Les Acalèphes sont des animaux sans consistance, pénétrés de beaucoup d’eau. On a de la peine à comprendre comment leur trame délicate peut résister à l’agitation des flots et à la force des courants. La vague les balance sans les meurtrir; la tempête les disperse sans les tuer. Quand on retire de la mer ces favoris de la Nature et qu’on les jette sur la plage, leur substance se dissout; l’animal se décompose, il se réduit à presque rien. Si le soleil est bien ardent, cette désorganisation s’opère en un clin d’œil.

Les vagues, en se retirant, déposent souvent sur la grève des amas de pauvres Méduses, qui s’y fondent comme des glaçons.

On dit que certaines espèces très-grandes, du poids de 5 à 6 kilogrammes, ne contiennent que 10 à 12 grammes de matière solide.
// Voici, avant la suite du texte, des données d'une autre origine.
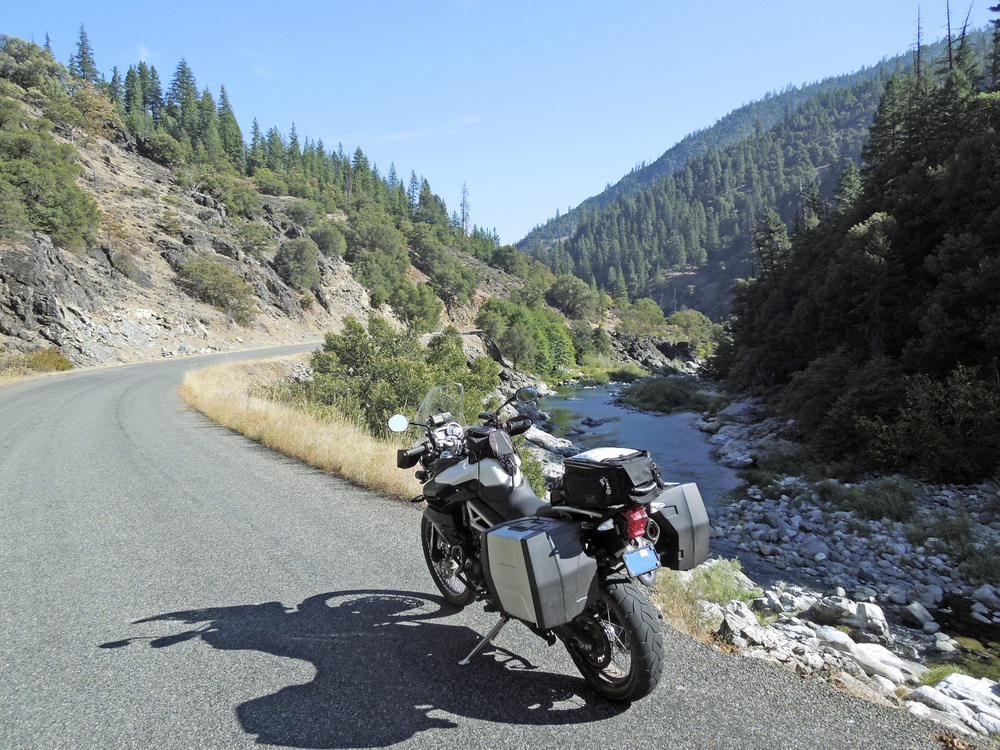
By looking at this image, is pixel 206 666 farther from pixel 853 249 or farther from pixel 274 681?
pixel 853 249

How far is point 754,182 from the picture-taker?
7136 inches

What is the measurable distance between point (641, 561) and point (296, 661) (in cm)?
214

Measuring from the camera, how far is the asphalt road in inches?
104

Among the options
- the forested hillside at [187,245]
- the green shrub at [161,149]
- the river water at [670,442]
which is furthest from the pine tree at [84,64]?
the river water at [670,442]

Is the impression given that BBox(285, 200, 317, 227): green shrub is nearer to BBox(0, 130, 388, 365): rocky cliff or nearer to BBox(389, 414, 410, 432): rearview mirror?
BBox(0, 130, 388, 365): rocky cliff

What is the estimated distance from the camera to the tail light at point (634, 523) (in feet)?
8.96

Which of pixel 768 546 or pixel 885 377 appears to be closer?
pixel 768 546

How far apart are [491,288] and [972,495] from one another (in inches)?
3521

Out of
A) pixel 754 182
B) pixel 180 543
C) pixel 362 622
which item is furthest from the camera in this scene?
pixel 754 182

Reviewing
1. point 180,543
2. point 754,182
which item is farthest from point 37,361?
point 754,182

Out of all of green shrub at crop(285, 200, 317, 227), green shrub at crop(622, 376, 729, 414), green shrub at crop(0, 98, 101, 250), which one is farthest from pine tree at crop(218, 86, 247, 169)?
green shrub at crop(622, 376, 729, 414)

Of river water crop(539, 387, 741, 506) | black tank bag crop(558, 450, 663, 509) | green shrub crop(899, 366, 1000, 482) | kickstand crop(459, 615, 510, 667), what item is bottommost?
river water crop(539, 387, 741, 506)

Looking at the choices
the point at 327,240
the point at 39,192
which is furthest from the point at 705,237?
the point at 39,192

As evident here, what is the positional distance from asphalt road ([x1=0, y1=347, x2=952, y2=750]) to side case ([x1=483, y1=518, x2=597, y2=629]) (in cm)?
59
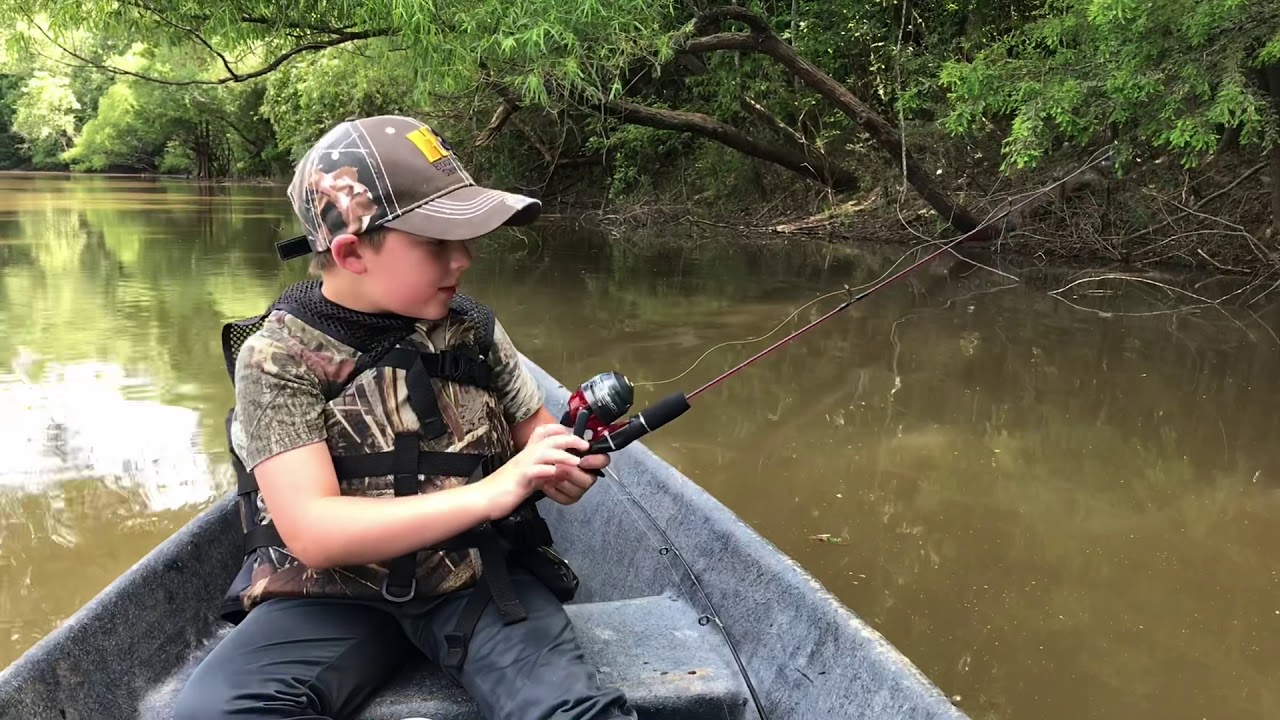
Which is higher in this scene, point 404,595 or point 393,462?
point 393,462

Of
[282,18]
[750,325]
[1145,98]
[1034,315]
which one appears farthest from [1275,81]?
[282,18]

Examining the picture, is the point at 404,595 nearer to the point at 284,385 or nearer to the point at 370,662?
the point at 370,662

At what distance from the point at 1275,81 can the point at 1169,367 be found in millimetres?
3560

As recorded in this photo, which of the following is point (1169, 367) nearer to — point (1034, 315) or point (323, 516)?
point (1034, 315)

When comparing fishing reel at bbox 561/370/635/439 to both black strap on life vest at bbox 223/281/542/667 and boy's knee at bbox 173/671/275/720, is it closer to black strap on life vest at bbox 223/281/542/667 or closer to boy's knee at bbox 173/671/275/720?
black strap on life vest at bbox 223/281/542/667

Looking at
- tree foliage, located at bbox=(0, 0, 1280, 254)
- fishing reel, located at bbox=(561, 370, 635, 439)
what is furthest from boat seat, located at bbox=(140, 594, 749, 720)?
tree foliage, located at bbox=(0, 0, 1280, 254)

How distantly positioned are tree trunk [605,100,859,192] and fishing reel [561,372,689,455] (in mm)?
8655

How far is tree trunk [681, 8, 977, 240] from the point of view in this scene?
875cm

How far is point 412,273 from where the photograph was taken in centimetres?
158

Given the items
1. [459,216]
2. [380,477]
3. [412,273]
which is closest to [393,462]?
[380,477]

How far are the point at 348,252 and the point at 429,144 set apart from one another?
0.86 ft

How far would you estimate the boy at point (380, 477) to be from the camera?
1.45 meters

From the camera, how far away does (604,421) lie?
168cm

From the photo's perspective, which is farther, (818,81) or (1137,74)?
(818,81)
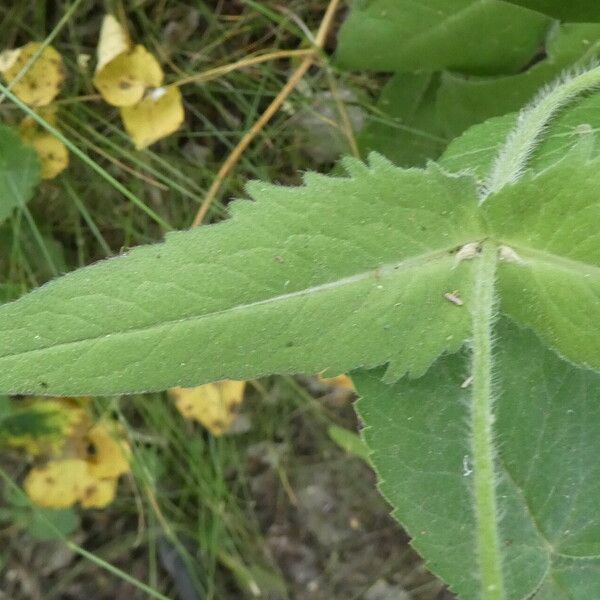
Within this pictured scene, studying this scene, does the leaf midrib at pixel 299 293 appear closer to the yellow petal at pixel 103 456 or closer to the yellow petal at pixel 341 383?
the yellow petal at pixel 341 383

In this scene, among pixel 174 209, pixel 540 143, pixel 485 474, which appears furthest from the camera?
pixel 174 209

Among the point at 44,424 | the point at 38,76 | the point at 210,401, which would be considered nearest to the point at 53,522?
the point at 44,424

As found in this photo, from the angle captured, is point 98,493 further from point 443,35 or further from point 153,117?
point 443,35

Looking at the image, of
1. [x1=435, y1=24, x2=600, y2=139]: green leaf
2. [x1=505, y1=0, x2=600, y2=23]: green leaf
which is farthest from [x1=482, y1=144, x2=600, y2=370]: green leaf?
[x1=435, y1=24, x2=600, y2=139]: green leaf

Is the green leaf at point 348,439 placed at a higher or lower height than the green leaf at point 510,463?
lower

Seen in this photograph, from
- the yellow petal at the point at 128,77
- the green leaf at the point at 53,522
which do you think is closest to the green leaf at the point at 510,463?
the yellow petal at the point at 128,77

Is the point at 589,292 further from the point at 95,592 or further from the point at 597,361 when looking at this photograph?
the point at 95,592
M. Telfair vit, en 1819, sur le rivage de Bombay, une Méduse énorme abandonnée; elle pesait plusieurs tonneaux. Trois jours après, l’animal commençait à se putréfier. M. Telfair fit surveiller cette décomposition par les pêcheurs du voisinage, afin de recueillir les os ou les cartilages de cette grosse bête, si par hasard elle en avait. Mais elle se pourrit tout entière et ne laissa aucun reste. Il fallut pourtant neuf mois pour qu’elle disparût complétement.

Les Acalèphes de nos côtes sont loin d’avoir une taille aussi monstrueuse; beaucoup peuvent passer pour de petits animaux. Un des plus délicats est la Turris négligée[58], qu’on a décrite comme une clochette de verre rouge ornée de quatre raies transversales et de quatre appendices blancs disposés en croix. Aux bords de la clochette règne une frange neigeuse du plus joli effet.

Les Acalèphes sont quelquefois réunis en nombre considérable. Les barques qui traversent l’étang de Thau rencontrent, à certaines époques de l’année, des colonies nombreuses d’une espèce de la taille d’un petit melon, presque transparente, blanchâtre comme de l’eau troublée par un nuage d’anisette. On serait tenté de prendre ces animaux pour une collection flottante de bonnets grecs de mousseline.